A coordinare il team di ricercatori è il gruppo di Geofisica Applicata del professore Michele Pipan del Dipartimento di Matematica, Informatica e Geoscienze dell’Università di Trieste.
Gli scienziati hanno interpretato le strutture geologiche a una profondità di oltre 30 metri dalla superficie lunare, analizzando i dati radar raccolti dalla missione cinese Chang’E-4 dal 2019, attraverso il primo rover atterrato sulla faccia nascosta della Luna, e integrandoli con misure da sensori remoti.

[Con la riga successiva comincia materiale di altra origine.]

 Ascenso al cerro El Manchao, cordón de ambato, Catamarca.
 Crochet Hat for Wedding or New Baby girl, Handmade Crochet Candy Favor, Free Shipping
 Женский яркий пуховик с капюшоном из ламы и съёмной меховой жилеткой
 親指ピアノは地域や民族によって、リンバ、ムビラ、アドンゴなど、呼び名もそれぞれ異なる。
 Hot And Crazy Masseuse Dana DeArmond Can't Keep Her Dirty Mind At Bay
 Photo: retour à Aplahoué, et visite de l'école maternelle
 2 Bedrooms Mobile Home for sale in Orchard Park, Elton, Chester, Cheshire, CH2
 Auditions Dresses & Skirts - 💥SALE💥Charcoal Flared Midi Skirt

L’indagine ha interessato una parte del cratere Van Kármán, situato all’interno del South Pole-Aitken Basin, una zona inesplorata del satellite con un diametro di oltre 180 km ora al centro di nuove rivelazioni geologiche. Per la prima volta, nelle fasi di raccolta ed elaborazione dei dati, i ricercatori hanno utilizzato algoritmi di deep learning basati sull’intelligenza artificiale, che hanno permesso di esaminare i dati radar in modo molto più preciso e oggettivo rispetto al passato, scoprendo caratteristiche ed evoluzione del lato nascosto della superficie lunare e rivelando una complessità nella geometria della regolite sino ad oggi sconosciuta. La regolite della zona osservata, infatti, non ha uno spessore costante, contrariamente a quanto ipotizzato in precedenza, ma variabile tra i 5 e i 15 metri.

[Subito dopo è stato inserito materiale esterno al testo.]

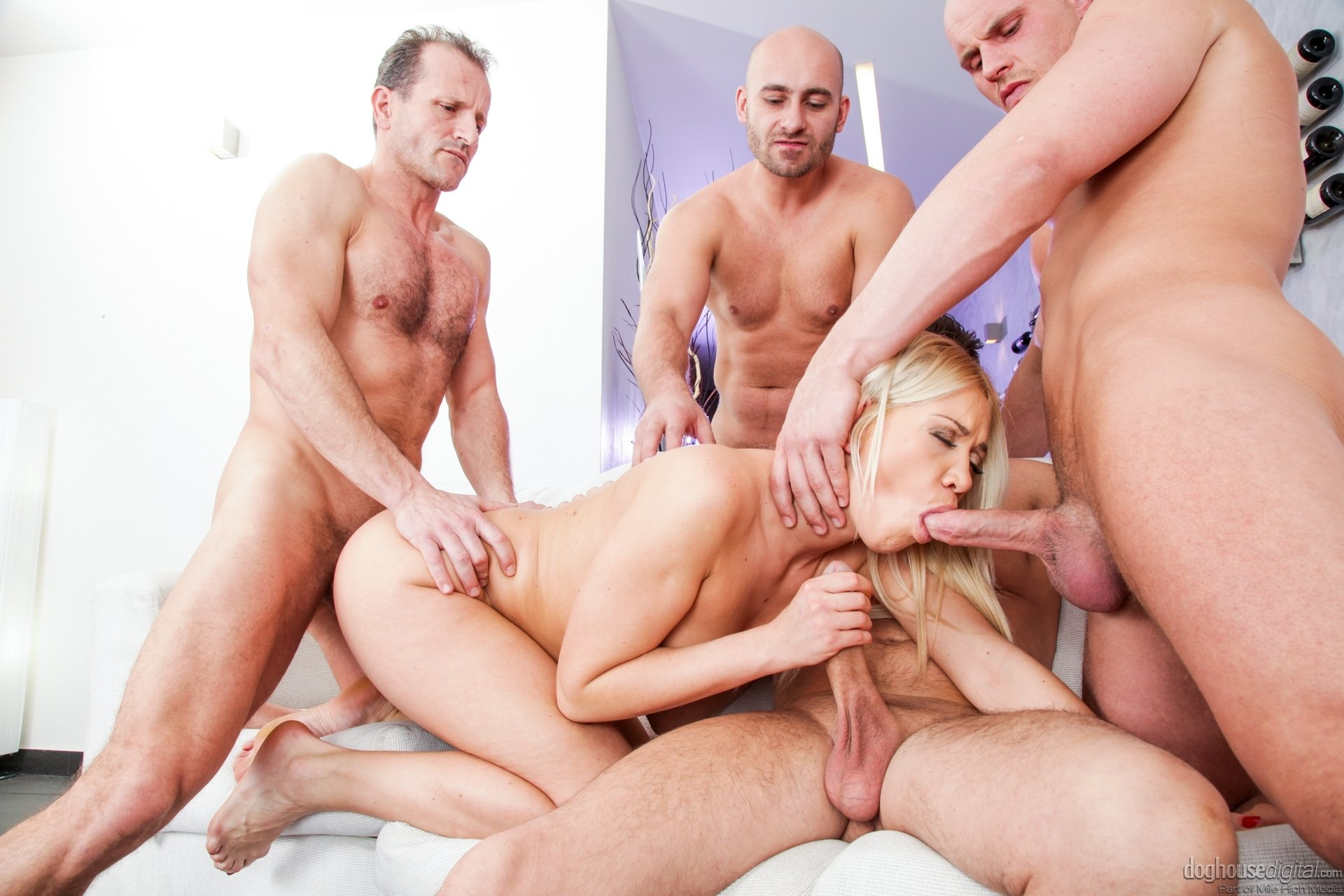 Dibei    reccomend passed out drunk anal sex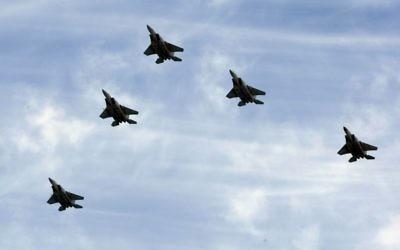 Des avions F-15 de l'armée israélienne en vol de formation (Crédit : Moshe Shai/Flash90)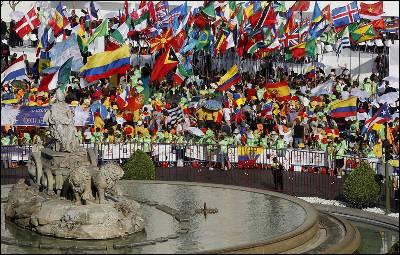 Plaza de la Cibeles durante la visita del papa a Madrid.
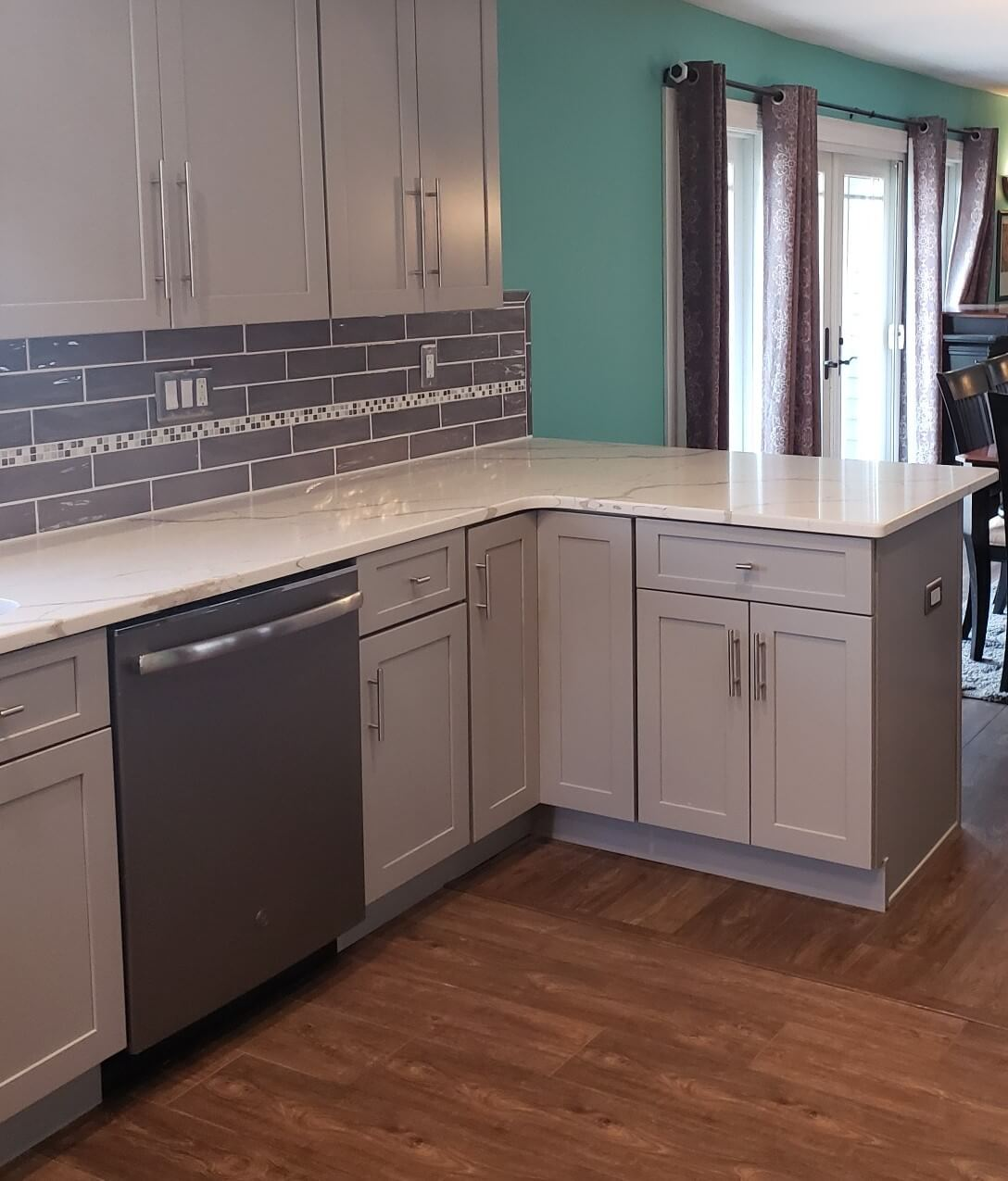 CMI Cabinets and Countertops:  Your Custom Kitchen Cabinet Maker in  Levittown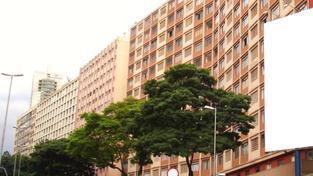 Drtivá většina panelových i nepanelových bytových domů trpí důsledky nedostatečné stavební péče z minulých desetiletí, Foto:SXC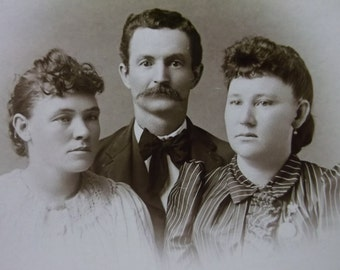 Cabinet Card Antique Photo-Pretty Ladies-Mustached Man-Fashion-Locket-S.Omaha,NE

“Questi risultati dimostrano l’importanza delle analisi multidisciplinari, che non solo forniscono informazioni cruciali dal punto di vista scientifico, ma costituiscono anche l’imprescindibile punto di partenza per la valutazione di potenziali risorse del sottosuolo lunare e per la pianificazione di future missioni e basi lunari permanenti” spiega Michele Pipan, professore di Geofisica Applicata all’Università di Trieste.
La ricerca, pubblicata sulla rivista scientifica Icarus, ha coinvolto scienziati dell’Università di Trieste, dell’INAF – Istituto nazionale di astrofisica di Roma, della Purdue University (USA), dell’Accademia cinese delle Scienze e dell’Università di Zhejiang (Cina).
Nel gennaio 2024, lo stesso gruppo di ricerca ha corretto e validato i dati radar raccolti dalla missione, disponibili sul sito del Lunar and Planetary data release system del National Astronomical Observatory of China, e li ha resi disponibili alla comunità internazionale attraverso la pubblicazione sulla rivista Scientific Data
Attualmente, il gruppo di ricerca dell’Università di Trieste che ha guidato questo studio è coinvolto in un progetto selezionato dall’Agenzia Spaziale Europea (ESA) per l’invio sulla Luna di un magnetometro e di un sistema radar per indagini geofisiche del sottosuolo lunare.